**Exercise objective**
Rewrite the material below, replacing every "large window" with "big window" and leaving everything else unchanged. Omit the pictures from your version.

>> start

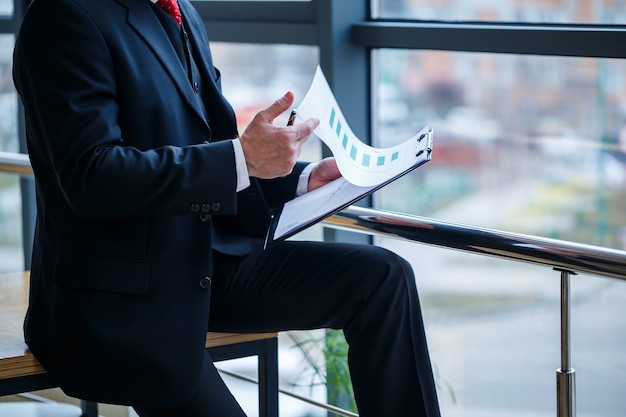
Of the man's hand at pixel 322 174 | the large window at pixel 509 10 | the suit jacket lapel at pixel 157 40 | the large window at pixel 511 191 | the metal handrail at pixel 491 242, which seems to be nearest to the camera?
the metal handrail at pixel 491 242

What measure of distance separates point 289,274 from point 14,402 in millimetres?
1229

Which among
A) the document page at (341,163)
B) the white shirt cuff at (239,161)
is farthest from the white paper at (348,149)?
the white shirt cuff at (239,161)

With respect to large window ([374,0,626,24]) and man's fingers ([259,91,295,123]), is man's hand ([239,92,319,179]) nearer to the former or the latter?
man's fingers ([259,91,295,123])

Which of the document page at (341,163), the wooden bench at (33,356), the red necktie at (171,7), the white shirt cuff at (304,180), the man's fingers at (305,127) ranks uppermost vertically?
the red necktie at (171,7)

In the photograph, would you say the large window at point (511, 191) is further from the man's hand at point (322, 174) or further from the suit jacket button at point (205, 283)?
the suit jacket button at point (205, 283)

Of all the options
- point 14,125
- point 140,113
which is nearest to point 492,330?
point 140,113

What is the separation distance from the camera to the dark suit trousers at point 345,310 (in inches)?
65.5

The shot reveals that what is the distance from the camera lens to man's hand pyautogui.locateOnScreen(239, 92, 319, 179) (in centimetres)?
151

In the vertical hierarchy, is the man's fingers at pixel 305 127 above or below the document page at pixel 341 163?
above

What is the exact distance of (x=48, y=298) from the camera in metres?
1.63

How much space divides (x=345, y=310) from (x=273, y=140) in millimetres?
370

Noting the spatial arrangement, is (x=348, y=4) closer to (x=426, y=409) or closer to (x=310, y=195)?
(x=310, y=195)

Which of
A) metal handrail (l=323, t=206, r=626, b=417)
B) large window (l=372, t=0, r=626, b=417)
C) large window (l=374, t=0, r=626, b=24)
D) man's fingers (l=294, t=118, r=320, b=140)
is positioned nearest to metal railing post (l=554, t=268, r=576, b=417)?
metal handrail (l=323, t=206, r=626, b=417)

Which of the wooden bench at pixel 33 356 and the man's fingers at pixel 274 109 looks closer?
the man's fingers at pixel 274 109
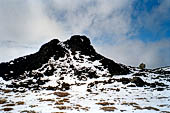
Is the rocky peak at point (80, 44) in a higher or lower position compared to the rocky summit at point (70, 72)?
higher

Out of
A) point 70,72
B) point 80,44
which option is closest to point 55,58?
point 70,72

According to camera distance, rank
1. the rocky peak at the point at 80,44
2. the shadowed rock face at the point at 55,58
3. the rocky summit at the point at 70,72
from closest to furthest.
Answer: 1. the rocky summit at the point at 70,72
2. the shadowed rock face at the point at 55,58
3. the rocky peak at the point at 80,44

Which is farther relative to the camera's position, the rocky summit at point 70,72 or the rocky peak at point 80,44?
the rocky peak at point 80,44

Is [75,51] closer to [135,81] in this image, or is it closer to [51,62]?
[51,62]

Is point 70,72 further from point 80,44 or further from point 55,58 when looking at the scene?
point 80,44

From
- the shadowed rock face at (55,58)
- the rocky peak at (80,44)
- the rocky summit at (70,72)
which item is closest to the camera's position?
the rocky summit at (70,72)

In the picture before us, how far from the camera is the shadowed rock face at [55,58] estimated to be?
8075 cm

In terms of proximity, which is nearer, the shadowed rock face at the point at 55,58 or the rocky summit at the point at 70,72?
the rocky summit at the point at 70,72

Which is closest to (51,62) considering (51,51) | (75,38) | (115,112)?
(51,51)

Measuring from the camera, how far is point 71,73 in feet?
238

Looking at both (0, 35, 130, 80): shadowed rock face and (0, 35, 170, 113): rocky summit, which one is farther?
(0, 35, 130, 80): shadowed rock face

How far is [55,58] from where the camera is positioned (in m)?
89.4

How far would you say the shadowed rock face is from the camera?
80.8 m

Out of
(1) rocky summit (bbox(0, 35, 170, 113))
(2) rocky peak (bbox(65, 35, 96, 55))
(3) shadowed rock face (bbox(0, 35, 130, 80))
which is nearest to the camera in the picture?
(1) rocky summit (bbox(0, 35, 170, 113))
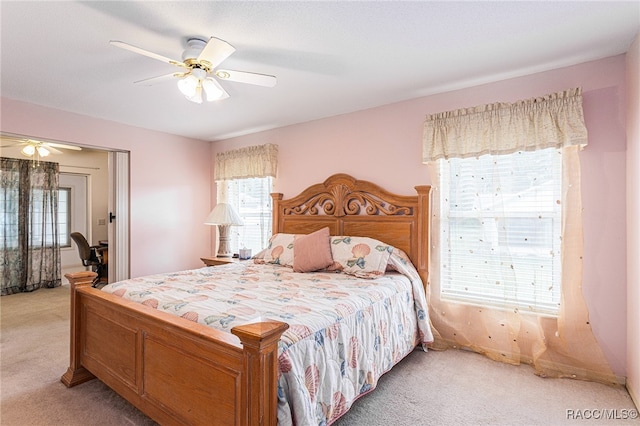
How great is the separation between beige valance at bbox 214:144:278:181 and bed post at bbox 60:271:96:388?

>> end

**Finished task**
Of the man's hand at pixel 322 174 | the big window at pixel 509 10 | the suit jacket lapel at pixel 157 40 | the big window at pixel 511 191 | the metal handrail at pixel 491 242, which seems to be nearest to the camera?
the metal handrail at pixel 491 242

What measure of distance separates point 289,274 from point 14,402 in millimetres?
1229

Which among
A) the document page at (341,163)
B) the white shirt cuff at (239,161)
is farthest from the white paper at (348,149)?
the white shirt cuff at (239,161)

With respect to big window ([374,0,626,24]) and man's fingers ([259,91,295,123]), is man's hand ([239,92,319,179]) nearer to the former or the latter?
man's fingers ([259,91,295,123])

Which of the document page at (341,163), the wooden bench at (33,356), the red necktie at (171,7), the white shirt cuff at (304,180), the man's fingers at (305,127) ranks uppermost vertically?
the red necktie at (171,7)

In the photograph, would you say the big window at point (511, 191) is further from the man's hand at point (322, 174) or further from the suit jacket button at point (205, 283)?
the suit jacket button at point (205, 283)

Of all the options
- point 14,125
- point 140,113
which is nearest to point 492,330?
point 140,113

What is the separation distance from the camera to the dark suit trousers at point 345,310 (in inches)?
65.5

The shot reveals that what is the distance from the camera lens to man's hand pyautogui.locateOnScreen(239, 92, 319, 179) (in centimetres)?
151

In the vertical hierarchy, is the man's fingers at pixel 305 127 above or below the document page at pixel 341 163?
above

What is the exact distance of (x=48, y=298) from the camera in metres?
1.63

How much space divides (x=345, y=310) from (x=273, y=140) in millimetres?
370

Noting the spatial arrangement, is (x=348, y=4) closer to (x=426, y=409) or closer to (x=310, y=195)?
(x=310, y=195)

Which of
A) metal handrail (l=323, t=206, r=626, b=417)
B) big window (l=372, t=0, r=626, b=417)
C) big window (l=374, t=0, r=626, b=24)
D) man's fingers (l=294, t=118, r=320, b=140)
is positioned nearest to metal railing post (l=554, t=268, r=576, b=417)?
metal handrail (l=323, t=206, r=626, b=417)

Which of the wooden bench at pixel 33 356 and the man's fingers at pixel 274 109 looks closer?
the man's fingers at pixel 274 109
Is the rocky peak at point (80, 44) in a higher or lower position compared to the rocky summit at point (70, 72)?
higher

Out of
A) point 70,72
B) point 80,44
which option is closest to point 55,58?
point 70,72

According to camera distance, rank
1. the rocky peak at the point at 80,44
2. the shadowed rock face at the point at 55,58
3. the rocky summit at the point at 70,72
from closest to furthest.
Answer: 1. the rocky summit at the point at 70,72
2. the shadowed rock face at the point at 55,58
3. the rocky peak at the point at 80,44

Which is farther relative to the camera's position, the rocky summit at point 70,72 or the rocky peak at point 80,44?
the rocky peak at point 80,44

Is [75,51] closer to [135,81] in this image, or is it closer to [51,62]?
[51,62]

Is point 70,72 further from point 80,44 or further from point 55,58 when looking at the scene?
point 80,44

From
- the shadowed rock face at (55,58)
- the rocky peak at (80,44)
- the rocky summit at (70,72)
which item is closest to the camera's position?
the rocky summit at (70,72)

In the picture before us, how far from the camera is the shadowed rock face at [55,58] estimated to be?
8075 cm

In terms of proximity, which is nearer, the shadowed rock face at the point at 55,58 or the rocky summit at the point at 70,72?
the rocky summit at the point at 70,72

Which is closest to (51,62) considering (51,51) | (75,38) | (115,112)?
(51,51)

Measuring from the camera, how far is point 71,73 in feet?
238

Looking at both (0, 35, 130, 80): shadowed rock face and (0, 35, 170, 113): rocky summit, which one is farther?
(0, 35, 130, 80): shadowed rock face

How far is [55,58] from where the camera is positioned (in m)?
89.4

How far would you say the shadowed rock face is from the camera?
80.8 m

Out of
(1) rocky summit (bbox(0, 35, 170, 113))
(2) rocky peak (bbox(65, 35, 96, 55))
(3) shadowed rock face (bbox(0, 35, 130, 80))
which is nearest to the camera in the picture?
(1) rocky summit (bbox(0, 35, 170, 113))
How great is the separation between beige valance at bbox 214:144:278:181 and bed post at bbox 60:271:96:388?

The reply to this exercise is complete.